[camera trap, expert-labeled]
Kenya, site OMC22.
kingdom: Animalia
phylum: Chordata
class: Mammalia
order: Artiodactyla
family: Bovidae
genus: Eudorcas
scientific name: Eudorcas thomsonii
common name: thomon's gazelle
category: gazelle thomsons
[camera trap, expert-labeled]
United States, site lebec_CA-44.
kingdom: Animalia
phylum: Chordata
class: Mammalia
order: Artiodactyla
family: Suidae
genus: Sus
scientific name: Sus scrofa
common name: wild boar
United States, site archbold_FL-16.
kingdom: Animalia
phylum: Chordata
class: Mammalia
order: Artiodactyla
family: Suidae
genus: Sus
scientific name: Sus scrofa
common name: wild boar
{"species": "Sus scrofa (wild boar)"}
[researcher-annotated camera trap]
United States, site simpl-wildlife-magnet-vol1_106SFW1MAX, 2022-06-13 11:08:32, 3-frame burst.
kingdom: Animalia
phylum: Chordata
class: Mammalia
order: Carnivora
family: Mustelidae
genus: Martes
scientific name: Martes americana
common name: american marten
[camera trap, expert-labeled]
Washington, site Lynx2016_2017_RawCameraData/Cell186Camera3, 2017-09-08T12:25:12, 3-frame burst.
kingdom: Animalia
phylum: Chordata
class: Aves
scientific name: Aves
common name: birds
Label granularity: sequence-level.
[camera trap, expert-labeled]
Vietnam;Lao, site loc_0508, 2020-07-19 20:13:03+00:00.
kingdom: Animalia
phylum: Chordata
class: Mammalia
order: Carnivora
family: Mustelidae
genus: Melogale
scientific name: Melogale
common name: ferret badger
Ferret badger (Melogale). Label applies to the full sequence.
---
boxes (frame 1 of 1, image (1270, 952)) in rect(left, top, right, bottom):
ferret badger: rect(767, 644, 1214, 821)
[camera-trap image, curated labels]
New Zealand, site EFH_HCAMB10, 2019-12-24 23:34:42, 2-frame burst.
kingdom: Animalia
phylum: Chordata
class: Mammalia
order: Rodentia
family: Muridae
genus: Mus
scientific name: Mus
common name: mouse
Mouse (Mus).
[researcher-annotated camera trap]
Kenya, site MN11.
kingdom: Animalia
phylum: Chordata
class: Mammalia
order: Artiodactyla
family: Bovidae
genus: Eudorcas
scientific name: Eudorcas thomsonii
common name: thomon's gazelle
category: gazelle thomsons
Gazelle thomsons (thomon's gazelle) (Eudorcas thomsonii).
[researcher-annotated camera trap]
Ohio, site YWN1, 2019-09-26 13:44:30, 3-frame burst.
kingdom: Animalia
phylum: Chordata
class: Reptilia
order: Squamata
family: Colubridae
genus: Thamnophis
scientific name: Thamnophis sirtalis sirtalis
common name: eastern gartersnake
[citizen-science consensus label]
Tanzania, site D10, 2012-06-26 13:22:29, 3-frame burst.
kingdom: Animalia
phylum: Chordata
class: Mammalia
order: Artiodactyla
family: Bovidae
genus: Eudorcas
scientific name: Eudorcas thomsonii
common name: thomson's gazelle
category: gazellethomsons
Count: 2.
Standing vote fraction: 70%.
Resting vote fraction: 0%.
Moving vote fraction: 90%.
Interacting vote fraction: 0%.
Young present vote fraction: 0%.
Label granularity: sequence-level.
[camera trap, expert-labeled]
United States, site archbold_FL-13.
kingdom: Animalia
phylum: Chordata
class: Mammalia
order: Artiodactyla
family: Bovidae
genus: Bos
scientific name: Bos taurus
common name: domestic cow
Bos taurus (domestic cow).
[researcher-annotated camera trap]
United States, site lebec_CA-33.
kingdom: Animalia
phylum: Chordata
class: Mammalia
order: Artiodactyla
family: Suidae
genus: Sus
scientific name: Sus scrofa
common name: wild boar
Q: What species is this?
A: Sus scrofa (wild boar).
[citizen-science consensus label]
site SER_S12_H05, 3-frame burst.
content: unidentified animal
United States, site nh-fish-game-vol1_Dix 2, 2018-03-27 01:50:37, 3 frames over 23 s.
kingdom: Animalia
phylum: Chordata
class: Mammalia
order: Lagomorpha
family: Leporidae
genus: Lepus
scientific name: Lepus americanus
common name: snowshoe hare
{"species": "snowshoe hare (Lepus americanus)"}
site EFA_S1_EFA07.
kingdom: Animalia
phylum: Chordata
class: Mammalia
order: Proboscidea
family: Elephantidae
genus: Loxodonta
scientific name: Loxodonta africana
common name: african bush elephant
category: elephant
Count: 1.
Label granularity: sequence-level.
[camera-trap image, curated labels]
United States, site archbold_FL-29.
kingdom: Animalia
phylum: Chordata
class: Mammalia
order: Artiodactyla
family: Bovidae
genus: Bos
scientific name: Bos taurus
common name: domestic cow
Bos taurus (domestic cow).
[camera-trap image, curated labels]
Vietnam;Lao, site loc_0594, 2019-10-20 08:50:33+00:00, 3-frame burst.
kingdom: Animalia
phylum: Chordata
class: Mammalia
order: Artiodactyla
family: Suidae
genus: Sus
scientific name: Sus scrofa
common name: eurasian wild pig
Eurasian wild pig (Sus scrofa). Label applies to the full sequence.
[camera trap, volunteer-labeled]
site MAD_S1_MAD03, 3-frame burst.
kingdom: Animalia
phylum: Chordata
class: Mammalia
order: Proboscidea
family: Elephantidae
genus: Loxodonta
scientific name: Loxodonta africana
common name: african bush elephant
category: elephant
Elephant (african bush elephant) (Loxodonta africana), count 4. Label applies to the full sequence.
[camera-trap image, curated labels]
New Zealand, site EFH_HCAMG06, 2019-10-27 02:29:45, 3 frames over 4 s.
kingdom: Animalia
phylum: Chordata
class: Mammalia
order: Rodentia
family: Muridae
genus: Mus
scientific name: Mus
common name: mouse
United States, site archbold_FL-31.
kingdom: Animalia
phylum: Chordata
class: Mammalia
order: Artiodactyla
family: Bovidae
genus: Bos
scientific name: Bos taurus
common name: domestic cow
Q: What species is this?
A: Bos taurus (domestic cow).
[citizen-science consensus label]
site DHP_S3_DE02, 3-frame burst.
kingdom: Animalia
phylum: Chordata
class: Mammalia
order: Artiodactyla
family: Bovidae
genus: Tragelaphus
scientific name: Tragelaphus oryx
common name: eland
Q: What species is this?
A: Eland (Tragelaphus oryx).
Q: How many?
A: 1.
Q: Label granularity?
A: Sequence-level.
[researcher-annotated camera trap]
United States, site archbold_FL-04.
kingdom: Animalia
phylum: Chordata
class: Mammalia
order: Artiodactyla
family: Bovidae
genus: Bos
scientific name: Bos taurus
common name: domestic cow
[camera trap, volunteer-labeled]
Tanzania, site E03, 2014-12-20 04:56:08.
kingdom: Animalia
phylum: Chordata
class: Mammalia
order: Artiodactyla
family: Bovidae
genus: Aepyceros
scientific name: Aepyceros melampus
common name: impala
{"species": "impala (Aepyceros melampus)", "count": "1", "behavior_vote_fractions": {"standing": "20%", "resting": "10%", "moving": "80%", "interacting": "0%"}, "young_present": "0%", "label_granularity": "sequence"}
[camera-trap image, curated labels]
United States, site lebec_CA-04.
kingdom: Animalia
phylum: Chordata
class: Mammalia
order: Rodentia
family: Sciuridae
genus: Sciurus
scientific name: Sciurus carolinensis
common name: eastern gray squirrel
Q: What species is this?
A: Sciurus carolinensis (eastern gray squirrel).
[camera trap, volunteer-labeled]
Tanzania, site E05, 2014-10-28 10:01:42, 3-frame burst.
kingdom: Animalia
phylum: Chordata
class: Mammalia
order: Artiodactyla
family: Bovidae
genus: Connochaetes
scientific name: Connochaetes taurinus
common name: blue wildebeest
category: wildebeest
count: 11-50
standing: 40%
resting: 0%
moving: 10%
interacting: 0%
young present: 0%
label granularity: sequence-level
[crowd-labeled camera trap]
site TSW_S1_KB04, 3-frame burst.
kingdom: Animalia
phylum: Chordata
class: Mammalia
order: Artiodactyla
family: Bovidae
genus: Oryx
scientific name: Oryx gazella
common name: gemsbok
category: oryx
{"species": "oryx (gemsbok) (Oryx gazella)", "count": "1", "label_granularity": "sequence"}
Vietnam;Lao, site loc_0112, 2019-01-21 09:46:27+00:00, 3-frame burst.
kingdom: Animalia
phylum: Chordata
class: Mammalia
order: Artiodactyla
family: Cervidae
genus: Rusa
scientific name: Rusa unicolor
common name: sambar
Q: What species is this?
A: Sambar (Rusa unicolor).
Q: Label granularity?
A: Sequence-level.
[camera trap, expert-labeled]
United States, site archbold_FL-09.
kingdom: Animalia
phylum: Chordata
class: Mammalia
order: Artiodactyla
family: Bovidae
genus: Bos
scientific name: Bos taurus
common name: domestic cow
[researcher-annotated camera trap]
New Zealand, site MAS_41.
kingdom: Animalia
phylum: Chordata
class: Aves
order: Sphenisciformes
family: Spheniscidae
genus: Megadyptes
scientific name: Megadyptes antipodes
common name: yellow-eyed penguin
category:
┄┄┄┄┄┄
About this exercise -
Repeat only the lines running from the line that contains "United States, site archbold_FL-09." through the last line above, inclusive.

Answer area -
United States, site archbold_FL-09.
kingdom: Animalia
phylum: Chordata
class: Mammalia
order: Artiodactyla
family: Bovidae
genus: Bos
scientific name: Bos taurus
common name: domestic cow
[researcher-annotated camera trap]
New Zealand, site MAS_41.
kingdom: Animalia
phylum: Chordata
class: Aves
order: Sphenisciformes
family: Spheniscidae
genus: Megadyptes
scientific name: Megadyptes antipodes
common name: yellow-eyed penguin
category:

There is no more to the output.